+++ MATERIAL PROVIDED

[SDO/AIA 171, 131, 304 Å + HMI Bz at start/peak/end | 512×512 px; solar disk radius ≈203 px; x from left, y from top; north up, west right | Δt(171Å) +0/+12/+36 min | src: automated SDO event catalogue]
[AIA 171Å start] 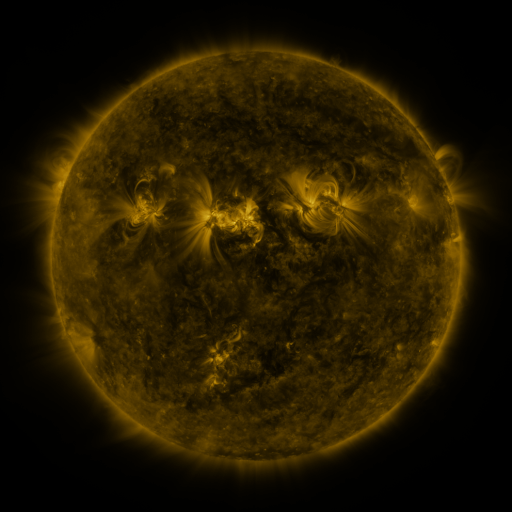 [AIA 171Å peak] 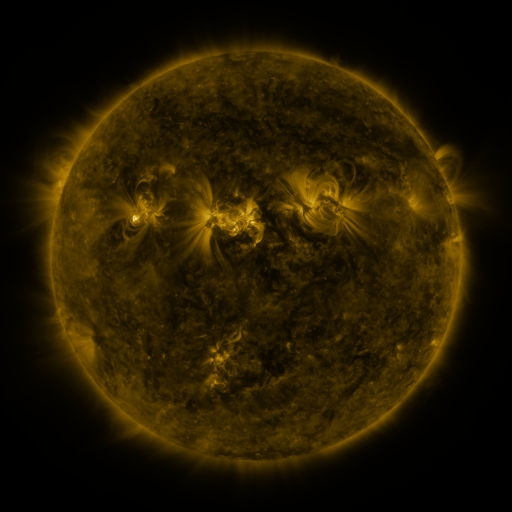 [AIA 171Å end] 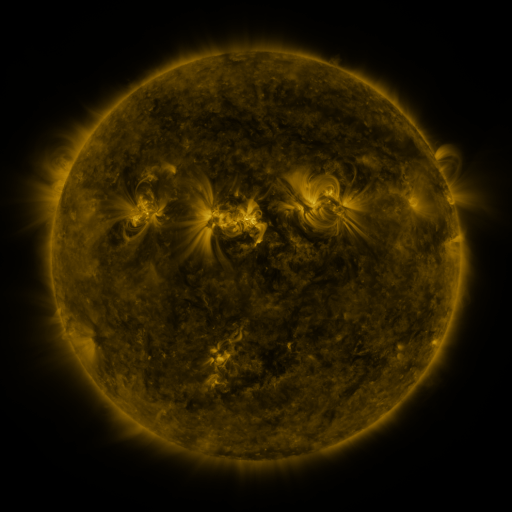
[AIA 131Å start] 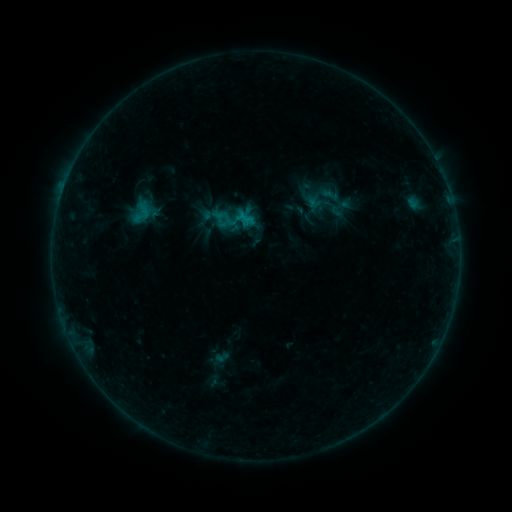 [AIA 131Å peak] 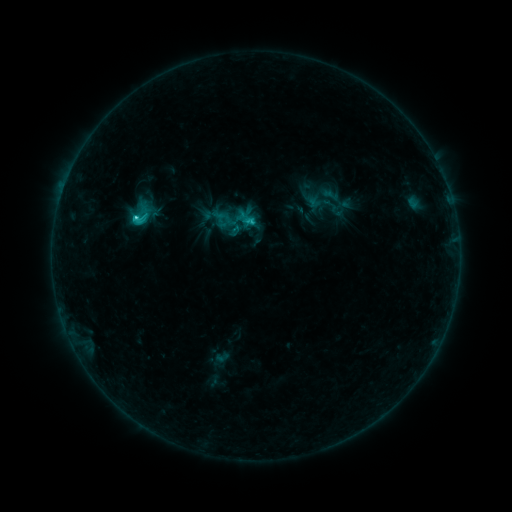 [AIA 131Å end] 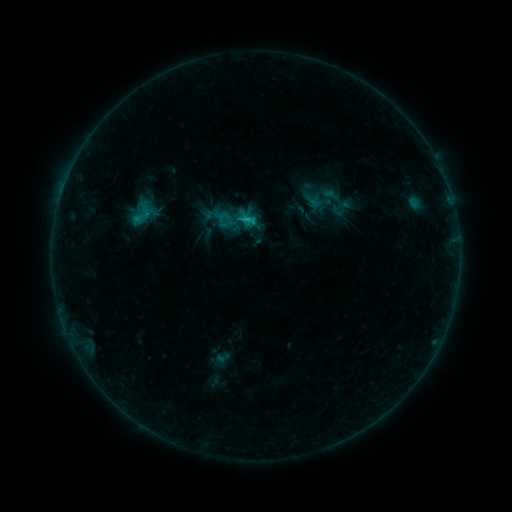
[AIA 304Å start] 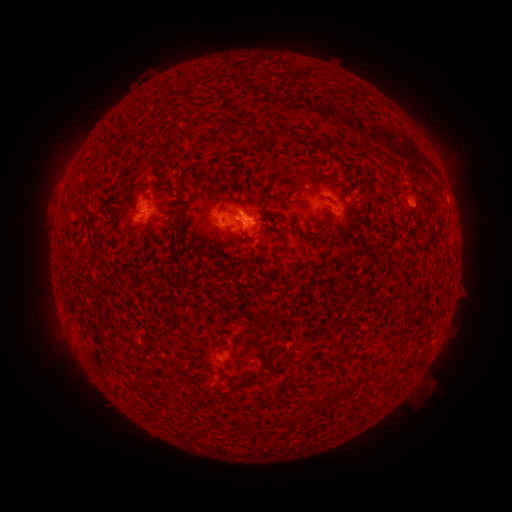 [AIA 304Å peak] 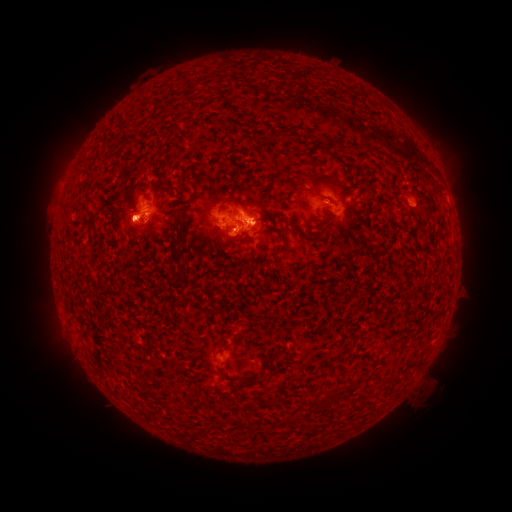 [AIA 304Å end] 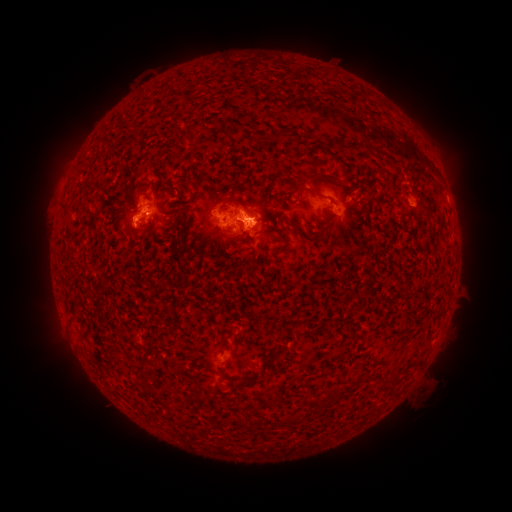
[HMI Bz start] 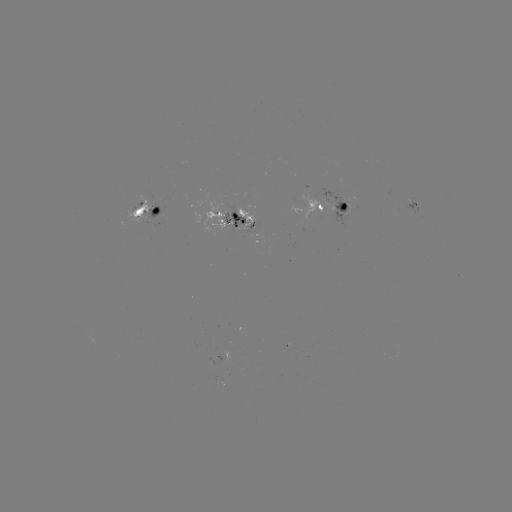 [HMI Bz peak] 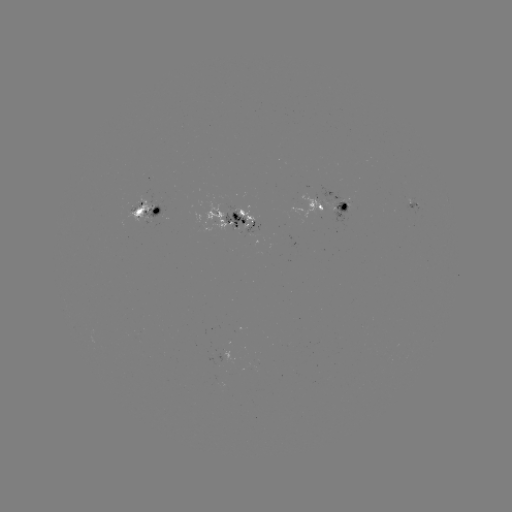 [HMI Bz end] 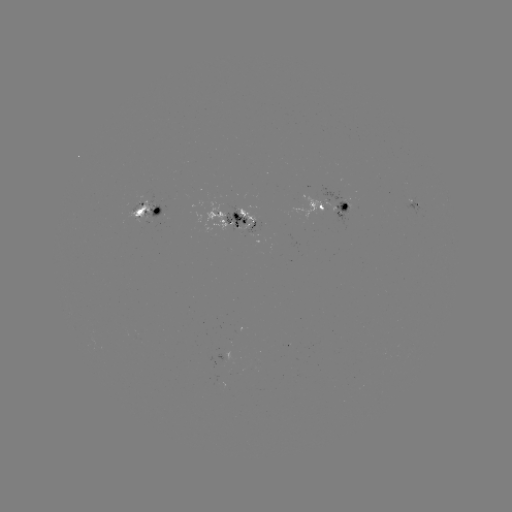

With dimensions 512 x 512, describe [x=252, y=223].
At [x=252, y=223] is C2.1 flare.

++++++
+++ MATERIAL PROVIDED

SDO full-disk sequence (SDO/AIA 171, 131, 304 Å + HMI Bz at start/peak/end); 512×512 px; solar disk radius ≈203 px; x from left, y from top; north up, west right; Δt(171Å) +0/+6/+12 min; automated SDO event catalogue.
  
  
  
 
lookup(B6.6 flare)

++++++
+++ MATERIAL PROVIDED

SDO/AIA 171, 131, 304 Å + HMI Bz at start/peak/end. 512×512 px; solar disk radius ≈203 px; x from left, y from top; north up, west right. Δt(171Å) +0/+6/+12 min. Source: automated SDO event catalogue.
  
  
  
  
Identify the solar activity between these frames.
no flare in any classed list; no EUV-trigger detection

++++++

• WRITTEN PROBLEM: Copy the records again from the line that contains "SDO full-disk sequence" through the line that contains "lookup(B6.6 flare)", changing "automated" to "manual" and leaving everything else the same.

• EXPECTED OUTPUT:
SDO full-disk sequence (SDO/AIA 171, 131, 304 Å + HMI Bz at start/peak/end); 512×512 px; solar disk radius ≈203 px; x from left, y from top; north up, west right; Δt(171Å) +0/+6/+12 min; manual SDO event catalogue.
  
  
  
 
lookup(B6.6 flare)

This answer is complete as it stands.